What would you do if you had students like this in your class? Of course the genuine cases would prefer to stay in the closet rite? If not, that would be attention-seeking already, cos if you like to be in the open, then you wouldn't turn to hantuming yourself rite? Not too strong an argument I know. There are cases of peer influence, and "fashion", where "everyone is doing it" and "it's cool". (That's just crazy!) You will DEFINITELY scar yourself for life! Well, if these silly kids think that it's a "badge of honour", then good lor. As long as they dun die from it.

I think as teachers, we need to be very aware of these situations. But as Tutor V advised, NEVER ever confront that student in front of the whole class. You will cause him/her to lose face and bring unnecessary attention upon him/her. Rather, have a private talk with the student and see how you can help. Kids can tell when you truly care. Sincerity can move a rock. But do the same even for those who are attention-seeking and shove their wrists in front of you. You never know when it's serious.
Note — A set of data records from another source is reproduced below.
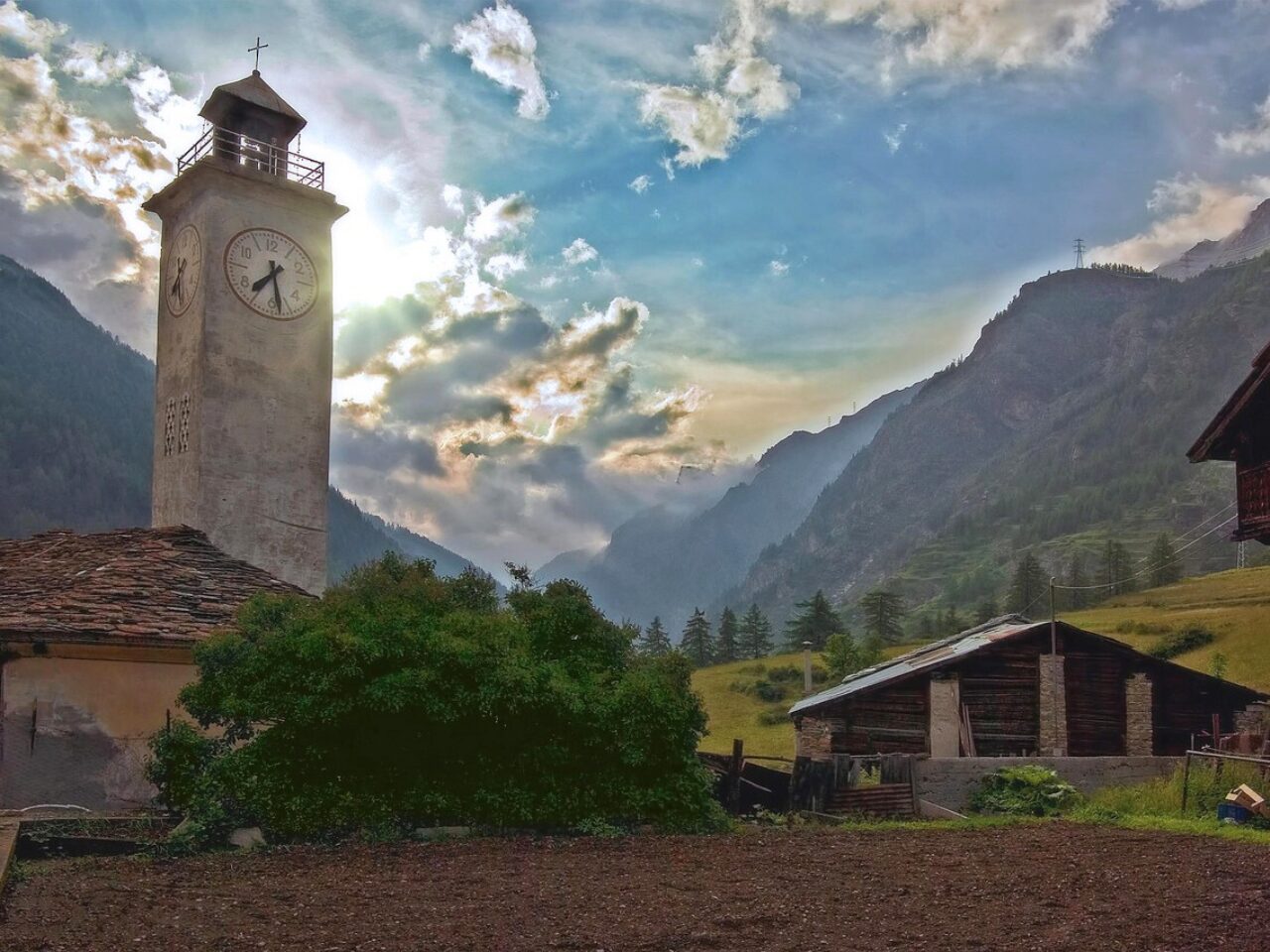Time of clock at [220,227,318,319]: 7:28
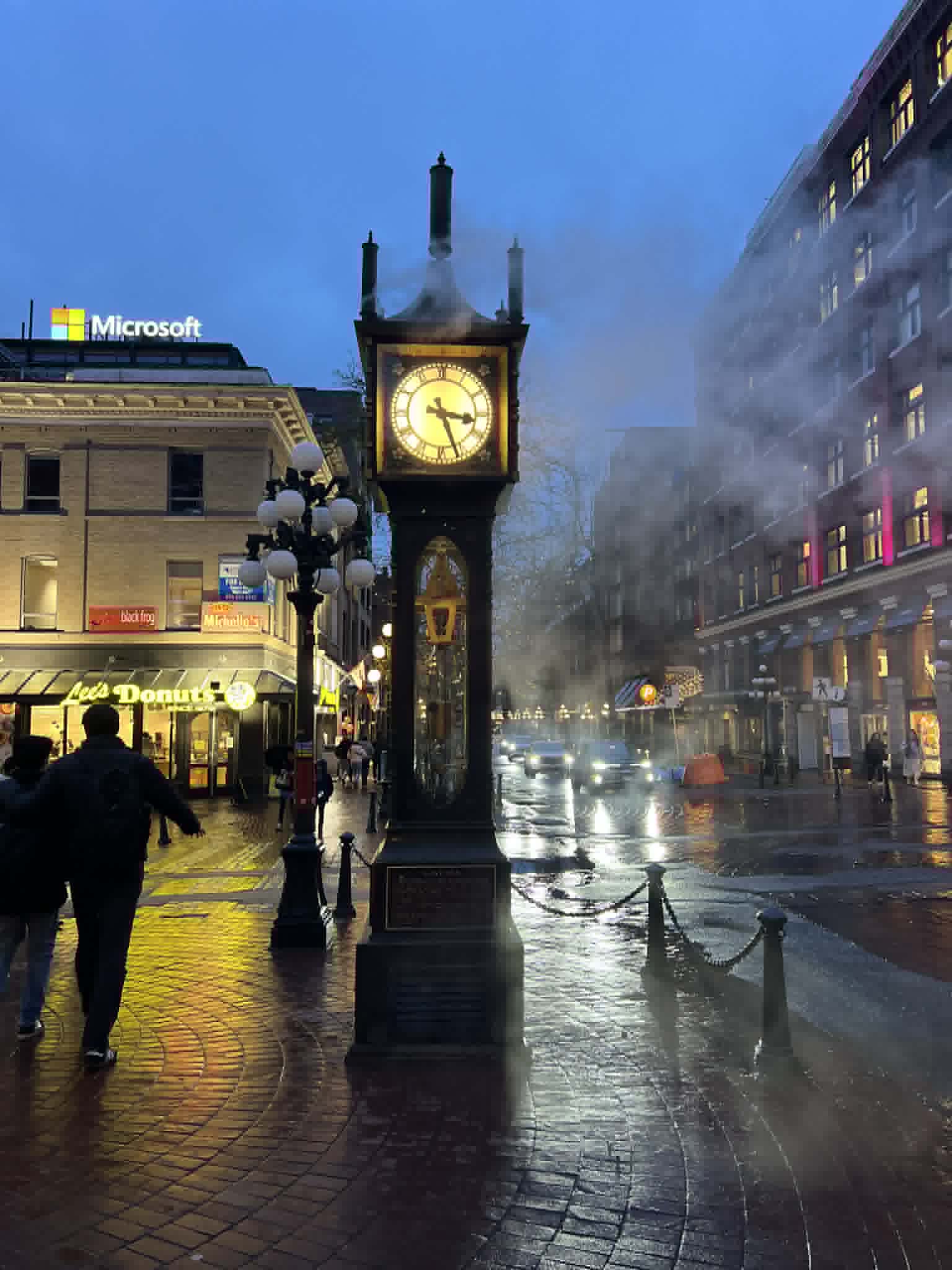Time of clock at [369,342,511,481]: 3:26
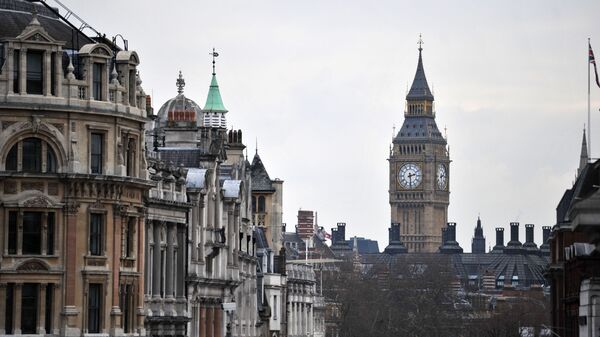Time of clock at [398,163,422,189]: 2:29
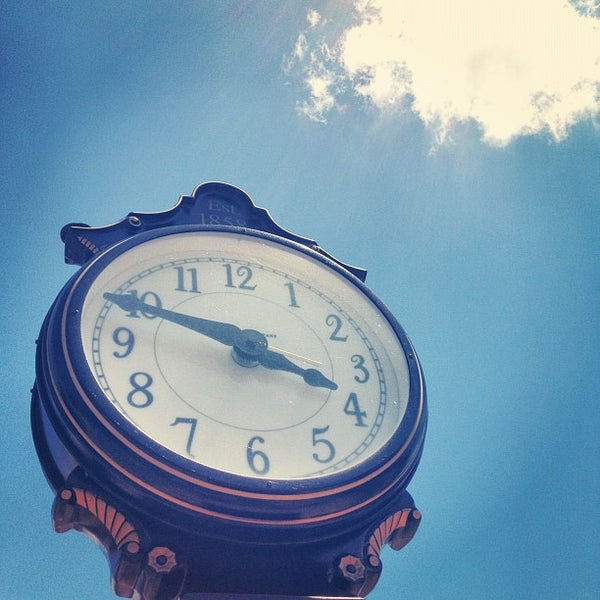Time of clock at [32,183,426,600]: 3:48
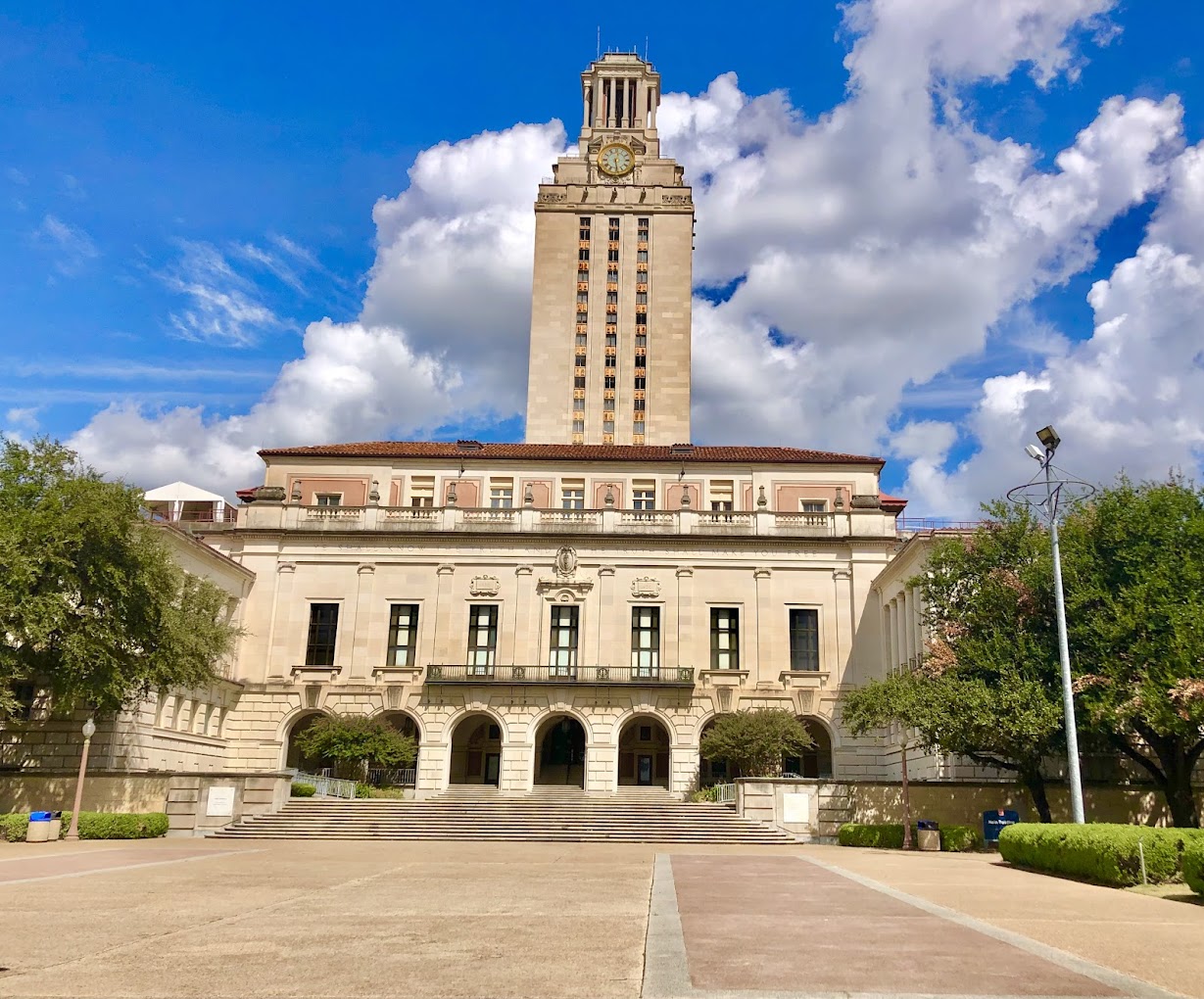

But I guess I do understand the need to release the tension, to take it out on something. But there are better methods of doing so. Healthy ones. Like take a cold cold shower, go for a run/swim, engage in rigorous sports, punch a pillow or stuff toy (that's what they are for rite? Heh), or SLEEP! Then when we have cooled down, try to sort our thoughts out, seek a listening ear, and try to solve the problem. Nothing in this world is "unsolve-able". God is sovereign and He cares for every single individual. And He will answer our prayers, make a way and see us through thru the most trying and difficult times. If only we will turn to Him.